France Info, le 30 mars 2024, par Marie-Pierre Vérot
Ces élections municipales en Turquie pourraient décider du sort du président Recep Tayyip Erdoğan. Il en a nationalisé l’enjeu. Il s’est juré dès le soir de la présidentielle, en mai 2023, de reprendre à l’opposition la mairie d’Istanbul. C’est sa ville, celle qui lui a servi de tremplin politique, la capitale économique du pays aussi, un tiers du PIB, une richesse qui attise les convoitises. Et d’ailleurs, c’est lui, le président, qui mène campagne ici comme dans le reste du pays.
Si son candidat ne parvient pas à reconquérir Istanbul, ce sera interprété comme un échec personnel du président. Et le maire sortant Ekrem İmamoğlu prendra une sérieuse option pour la présidentielle de 2028. Si en revanche, le candidat de l’AKP l’emporte, Erdogan aura parachevé sa mainmise sur le pays, lui qui domine l’exécutif, commande au judiciaire et dont le parti a la majorité absolue au Parlement. Le pays n’aura plus de contre-pouvoir face à sa dérive antidémocratique, car les grandes villes sont tout ce qui reste à l’opposition.
Les retraités sont l’une des clés du scrutin
À Istanbul, qui incarnera en fait l’échec ou la réussite d’Erdogan, le paysage est moins dégagé qu’en 2019 pour le maire sortant. L’opposition s’est fracturée après l’échec de la présidentielle et chaque parti présente un candidat. Or, l’éparpillement des voix, si la bataille est serrée, pourrait coûter son siège à Ekrem İmamoğlu. Mais pour l’AKP, ce n’est pas réjouissant non plus, la crise économique pèse de plus en plus. Ses électeurs espéraient une embellie après la présidentielle, il n’en a rien été au contraire, la pauvreté explose particulièrement chez les retraités qui sont l’une des clés du scrutin.

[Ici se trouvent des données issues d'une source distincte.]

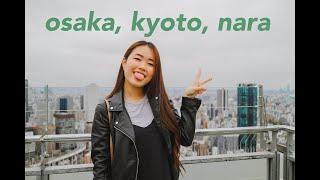 [JAPAN VLOG] OSAKA, KYOTO AND NARA IN 4 DAYS!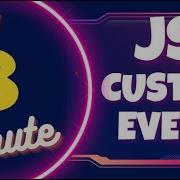 How To Create Custom Events In JavaScript Under 10mins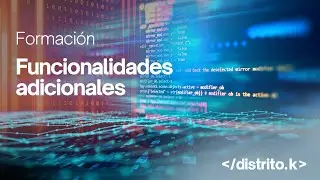 Funcionalidades adicionales - Curso de formación 2024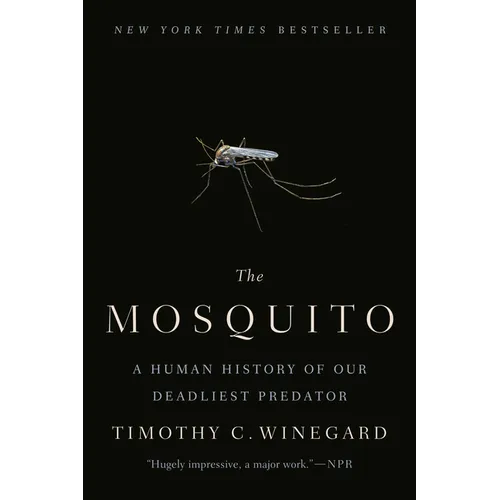 The Mosquito: A Human History of Our Deadliest Predator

Les retraités sont 16 millions en Turquie, près d’un quart de l’électorat. Alors, en Turquie, certains retraités ont à peine 50 ans, il suffit d’avoir travaillé 20 ans pour prétendre à une pension. Mais si l’on prend les plus de 65 ans, ils sont huit millions et ils représentent la catégorie la plus défavorisée, avec une pension de base qui correspond à la moitié du seuil de la faim. Ils en veulent beaucoup à Erdogan qui n’a pas augmenté les retraites malgré ses promesses et pourraient le lui faire payer. D’autant qu’ils sont courtisés par tous les partis, notamment un parti islamiste très conservateur qui monte et chasse sur les terres de l’AKP. L’équilibre des partis au soir de ces municipales entre le parti du président, le parti républicain laïque d’opposition et le nouveau parti islamiste, dira aussi beaucoup du visage de la Turquie pour les années à venir.